You can change preferences anytime via Cookie Settings (/cookie-settings) and through your browser.

20) Cross-references & incorporation

This Policy is referenced by and incorporated into our Terms of Service.
For customers that require it, we offer a Data Processing Addendum (DPA) (including SCCs where applicable). Contact nathan@dividendgrowthmachine.com.

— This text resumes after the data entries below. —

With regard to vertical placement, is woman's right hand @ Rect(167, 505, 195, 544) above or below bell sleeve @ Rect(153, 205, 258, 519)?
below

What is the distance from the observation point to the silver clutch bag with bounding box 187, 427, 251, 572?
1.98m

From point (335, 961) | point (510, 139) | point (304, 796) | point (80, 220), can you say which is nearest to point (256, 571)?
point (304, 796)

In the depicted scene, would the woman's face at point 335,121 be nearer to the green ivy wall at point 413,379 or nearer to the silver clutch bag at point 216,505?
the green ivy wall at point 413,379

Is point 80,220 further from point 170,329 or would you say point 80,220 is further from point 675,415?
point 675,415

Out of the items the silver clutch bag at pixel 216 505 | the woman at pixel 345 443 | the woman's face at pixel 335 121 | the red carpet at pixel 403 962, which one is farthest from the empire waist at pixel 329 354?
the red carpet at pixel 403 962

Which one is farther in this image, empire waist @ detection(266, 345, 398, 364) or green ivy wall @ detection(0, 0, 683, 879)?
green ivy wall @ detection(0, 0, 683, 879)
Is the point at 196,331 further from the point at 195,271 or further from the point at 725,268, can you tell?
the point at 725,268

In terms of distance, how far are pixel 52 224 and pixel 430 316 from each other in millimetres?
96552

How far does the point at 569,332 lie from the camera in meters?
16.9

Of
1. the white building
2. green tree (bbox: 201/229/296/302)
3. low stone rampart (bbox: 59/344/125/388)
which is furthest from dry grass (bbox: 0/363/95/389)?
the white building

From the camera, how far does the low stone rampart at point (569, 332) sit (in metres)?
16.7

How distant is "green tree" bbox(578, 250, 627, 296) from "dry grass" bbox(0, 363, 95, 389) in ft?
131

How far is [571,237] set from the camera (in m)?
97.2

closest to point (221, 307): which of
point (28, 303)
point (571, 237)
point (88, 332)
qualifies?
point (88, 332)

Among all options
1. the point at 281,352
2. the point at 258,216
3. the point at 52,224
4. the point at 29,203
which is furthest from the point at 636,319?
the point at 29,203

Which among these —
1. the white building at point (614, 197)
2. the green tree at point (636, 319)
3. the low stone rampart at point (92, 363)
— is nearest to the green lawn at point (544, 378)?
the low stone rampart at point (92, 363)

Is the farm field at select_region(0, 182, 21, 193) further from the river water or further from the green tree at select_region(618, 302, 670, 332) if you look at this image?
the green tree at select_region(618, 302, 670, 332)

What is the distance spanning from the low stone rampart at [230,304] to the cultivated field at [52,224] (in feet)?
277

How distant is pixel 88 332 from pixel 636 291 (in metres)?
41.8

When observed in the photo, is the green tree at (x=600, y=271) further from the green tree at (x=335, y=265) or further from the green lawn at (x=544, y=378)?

Annex A – Service providers and subprocessors (illustrative; keep current on your site)

Maintain this as a living list or link to a hosted page you can update without republishing the whole Policy.

Provider	Role	Data categories	Location	Transfer mechanism
Supabase	Hosting, authentication, database	Identifiers, usage, account metadata	USA/EU (as configured)	DPA + SCCs (if applicable)
Lemon Squeezy	Merchant of record, payments, tax/VAT	Identifiers, transaction metadata	USA/EU/UK	Independent controller (see their policy)
Email service (e.g., Postmark/Mailgun/SES)	Transactional email	Identifiers, service notices	USA/EU	DPA + SCCs (if applicable)
Error monitoring/logging (e.g., Sentry)	Diagnostics	Usage/technical data	USA/EU	DPA + SCCs (if applicable)
Analytics (privacy-centric)	Product analytics	Usage/inferences	As configured	DPA + SCCs (if applicable)

Publish checklist (implementation)

Footer: Terms of Service • Privacy Policy • Do Not Sell or Share (if applicable) • Cookie Settings.
Checkout/Sign-up: “By creating an account, you agree to the Terms of Service and acknowledge the Privacy Policy,” with both links visible.
Cookie banner: respect GPC; provide Reject All in jurisdictions that require it.
Requests log: track incoming privacy requests, verification, and dispositions.
Keep Annex A aligned with your actual vendors. If you later add adtech, update §§7–8, the banner, and this Annex.